La France a été informée de l'émission, par la justice algérienne, « de deux mandats d'arrêt internationaux » contre l'écrivain franco-algérien Kamel Daoud, a confirmé mercredi 7 mai le porte-parole du ministère français des Affaires étrangères, confirmant des informations de presse.
« Nous suivons et nous suivrons l'évolution de cette situation avec attention », a ajouté Christophe Lemoine, soulignant que Kamel Daoud était « un auteur reconnu et respecté » et que la France était attachée à la liberté d'expression. C'est la première fois qu'un récipiendaire du prix Goncourt (pour Houris, paru en 2024 chez Gallimard) est visé par un mandat d'arrêt international.

****************

Questions de compréhension.
**A.** Traduisez en anglais cette phrase du texte étudié : « C'est la première fois qu'un récipiendaire du prix Goncourt (pour Houris, paru en 2024 chez Gallimard) est visé par un mandat d'arrêt international. »
**B.** D'après le texte étudié, combien de mandats d'arrêt internationaux la justice algérienne a-t-elle émis contre Kamel Daoud ?

****************

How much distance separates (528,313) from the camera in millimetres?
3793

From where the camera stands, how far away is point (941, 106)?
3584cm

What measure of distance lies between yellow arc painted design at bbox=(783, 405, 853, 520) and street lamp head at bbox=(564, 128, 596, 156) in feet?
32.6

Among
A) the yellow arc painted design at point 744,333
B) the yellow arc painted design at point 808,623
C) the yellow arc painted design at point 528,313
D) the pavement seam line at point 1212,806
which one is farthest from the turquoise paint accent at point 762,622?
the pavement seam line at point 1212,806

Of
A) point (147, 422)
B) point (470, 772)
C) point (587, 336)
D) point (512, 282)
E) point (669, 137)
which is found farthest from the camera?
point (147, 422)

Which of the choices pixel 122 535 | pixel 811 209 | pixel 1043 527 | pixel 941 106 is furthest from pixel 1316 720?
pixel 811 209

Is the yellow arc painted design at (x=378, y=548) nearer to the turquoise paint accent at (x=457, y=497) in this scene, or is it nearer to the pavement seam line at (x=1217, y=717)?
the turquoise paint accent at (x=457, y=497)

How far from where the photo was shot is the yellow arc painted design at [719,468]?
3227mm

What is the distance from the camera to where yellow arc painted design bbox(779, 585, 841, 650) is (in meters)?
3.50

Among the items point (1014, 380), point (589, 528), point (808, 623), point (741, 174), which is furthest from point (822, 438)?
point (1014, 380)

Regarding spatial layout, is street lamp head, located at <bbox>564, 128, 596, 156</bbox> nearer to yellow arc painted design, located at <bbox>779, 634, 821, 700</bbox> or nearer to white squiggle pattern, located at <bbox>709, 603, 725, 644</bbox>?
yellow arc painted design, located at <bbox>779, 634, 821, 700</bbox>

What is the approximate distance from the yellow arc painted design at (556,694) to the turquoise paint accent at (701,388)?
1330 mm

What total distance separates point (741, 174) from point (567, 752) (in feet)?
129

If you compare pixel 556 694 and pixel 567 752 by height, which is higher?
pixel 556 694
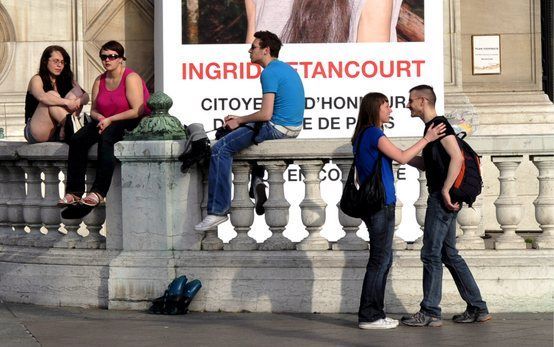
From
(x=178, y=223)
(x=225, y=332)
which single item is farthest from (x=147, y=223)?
(x=225, y=332)

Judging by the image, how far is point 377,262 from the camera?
1105 cm

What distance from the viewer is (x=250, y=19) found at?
18859 mm

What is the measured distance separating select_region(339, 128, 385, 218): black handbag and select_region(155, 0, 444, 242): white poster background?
7.18 meters

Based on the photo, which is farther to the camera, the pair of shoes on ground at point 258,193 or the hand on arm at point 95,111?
the hand on arm at point 95,111

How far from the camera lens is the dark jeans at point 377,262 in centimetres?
1102

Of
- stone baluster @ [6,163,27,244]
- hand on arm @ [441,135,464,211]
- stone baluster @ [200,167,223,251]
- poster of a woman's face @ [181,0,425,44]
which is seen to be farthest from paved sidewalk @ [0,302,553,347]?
poster of a woman's face @ [181,0,425,44]

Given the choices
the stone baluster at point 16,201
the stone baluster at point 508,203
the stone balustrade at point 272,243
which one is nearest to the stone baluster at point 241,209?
the stone balustrade at point 272,243

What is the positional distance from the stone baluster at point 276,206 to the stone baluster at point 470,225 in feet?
4.34

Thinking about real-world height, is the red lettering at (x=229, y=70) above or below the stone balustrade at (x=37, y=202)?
above

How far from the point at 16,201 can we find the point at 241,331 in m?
3.02

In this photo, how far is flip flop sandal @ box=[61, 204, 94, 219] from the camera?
1220 centimetres

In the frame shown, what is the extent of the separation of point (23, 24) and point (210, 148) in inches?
349

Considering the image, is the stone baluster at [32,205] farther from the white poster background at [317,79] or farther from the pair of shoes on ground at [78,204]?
the white poster background at [317,79]

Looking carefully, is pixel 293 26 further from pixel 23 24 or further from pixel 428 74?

****************

Réponses attendues.
**A.** This is the first time that a recipient of the Goncourt Prize (for Houris, published in 2024 by Gallimard) has been targeted by an international arrest warrant.

**B.** Deux.